---------- Material to process

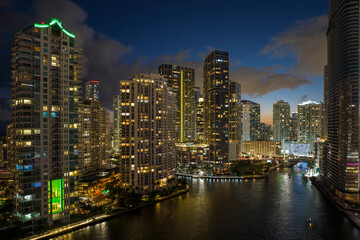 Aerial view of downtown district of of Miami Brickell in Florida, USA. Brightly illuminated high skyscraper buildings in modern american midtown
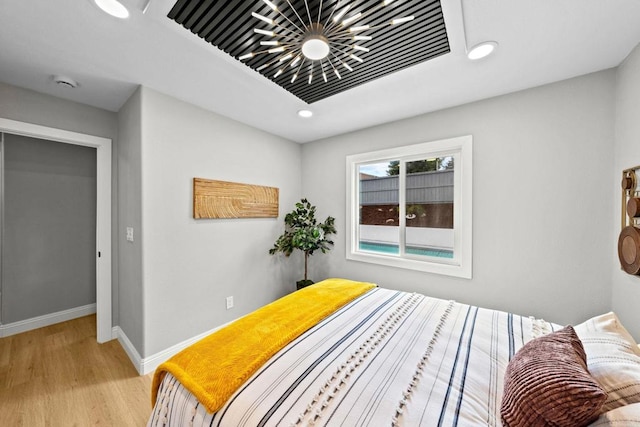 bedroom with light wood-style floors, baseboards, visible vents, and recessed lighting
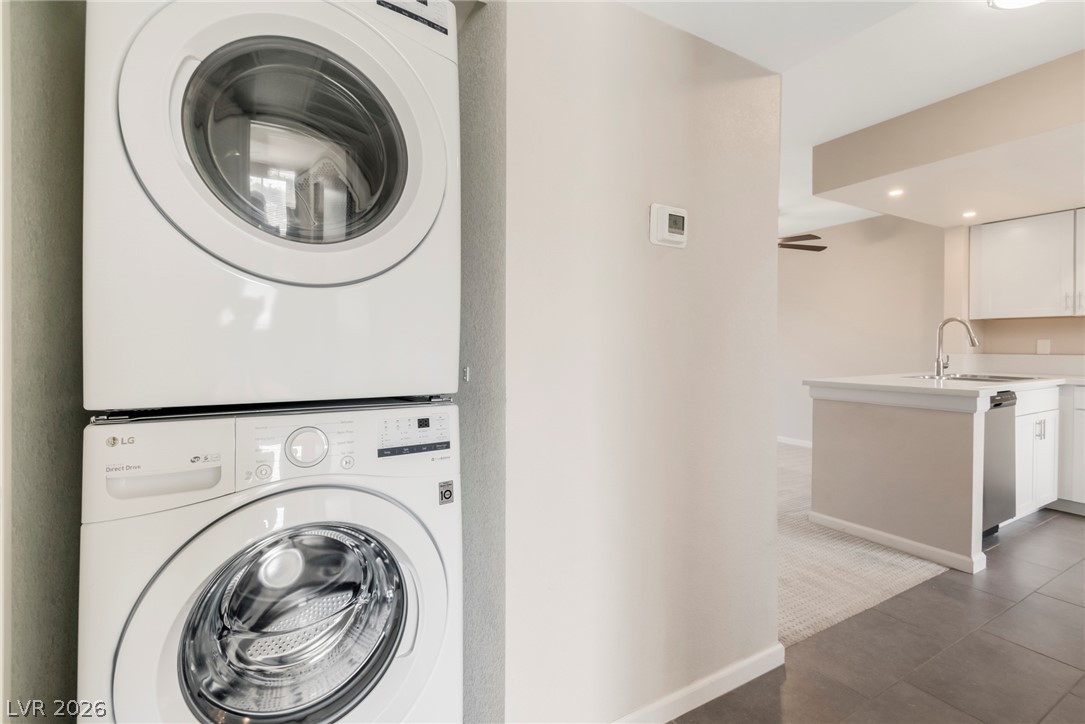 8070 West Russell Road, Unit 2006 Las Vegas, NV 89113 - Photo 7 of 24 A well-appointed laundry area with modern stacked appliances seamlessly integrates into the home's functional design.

--------------------
---------- Material to process

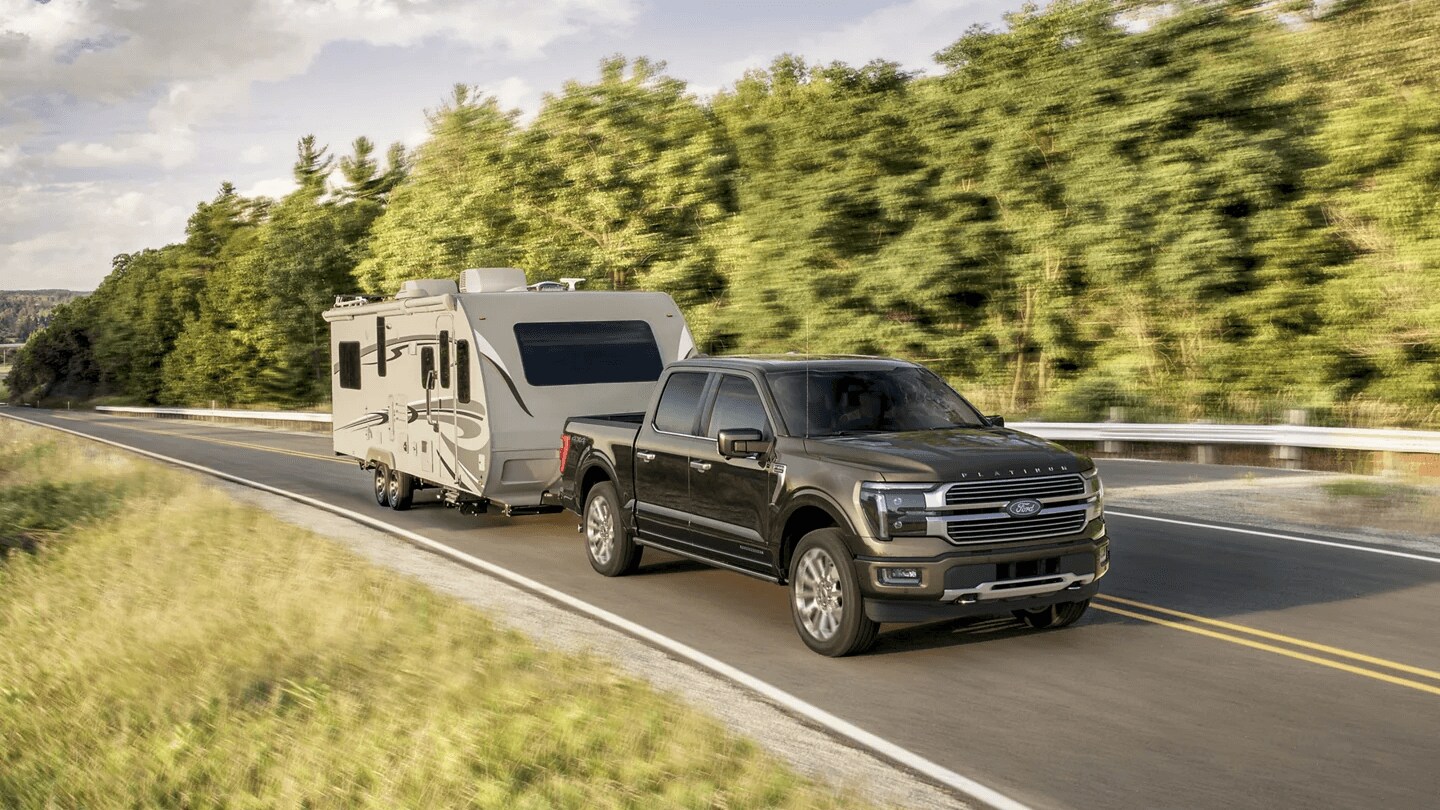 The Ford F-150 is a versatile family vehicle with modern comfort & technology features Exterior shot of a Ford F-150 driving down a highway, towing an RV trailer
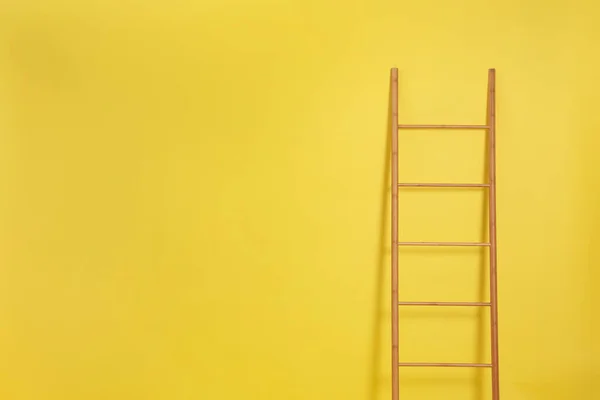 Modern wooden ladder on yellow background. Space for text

--------------------
---------- Material to process

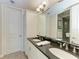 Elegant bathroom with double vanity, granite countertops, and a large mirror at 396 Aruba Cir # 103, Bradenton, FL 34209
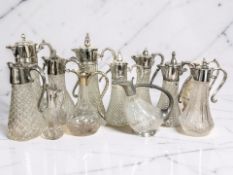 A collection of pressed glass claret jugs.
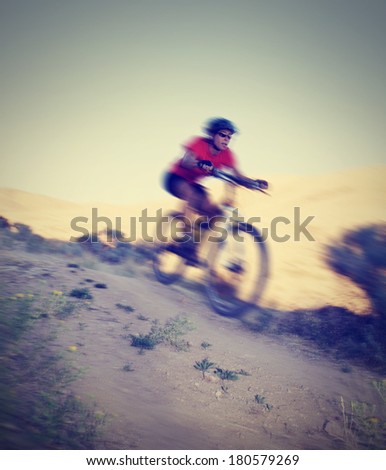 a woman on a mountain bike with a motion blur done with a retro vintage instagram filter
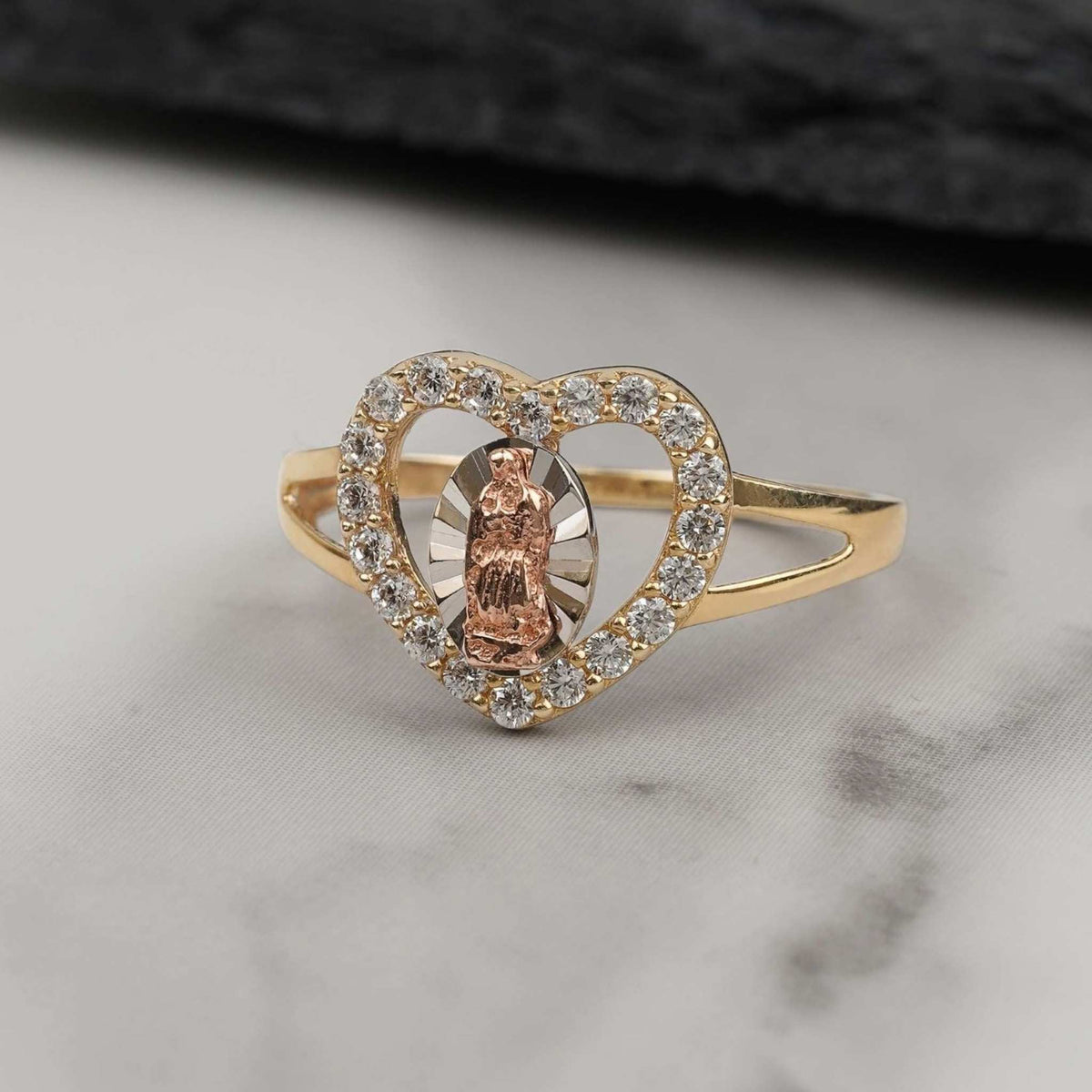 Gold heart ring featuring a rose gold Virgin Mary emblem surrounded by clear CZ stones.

--------------------

Task objective: Quote the records from the line containing "Elegant bathroom with" through the line containing "Gold heart ring", word for word, leaving out the pictures.

Exercise solution:
 Elegant bathroom with double vanity, granite countertops, and a large mirror at 396 Aruba Cir # 103, Bradenton, FL 34209
 A collection of pressed glass claret jugs.
 a woman on a mountain bike with a motion blur done with a retro vintage instagram filter
 Gold heart ring featuring a rose gold Virgin Mary emblem surrounded by clear CZ stones.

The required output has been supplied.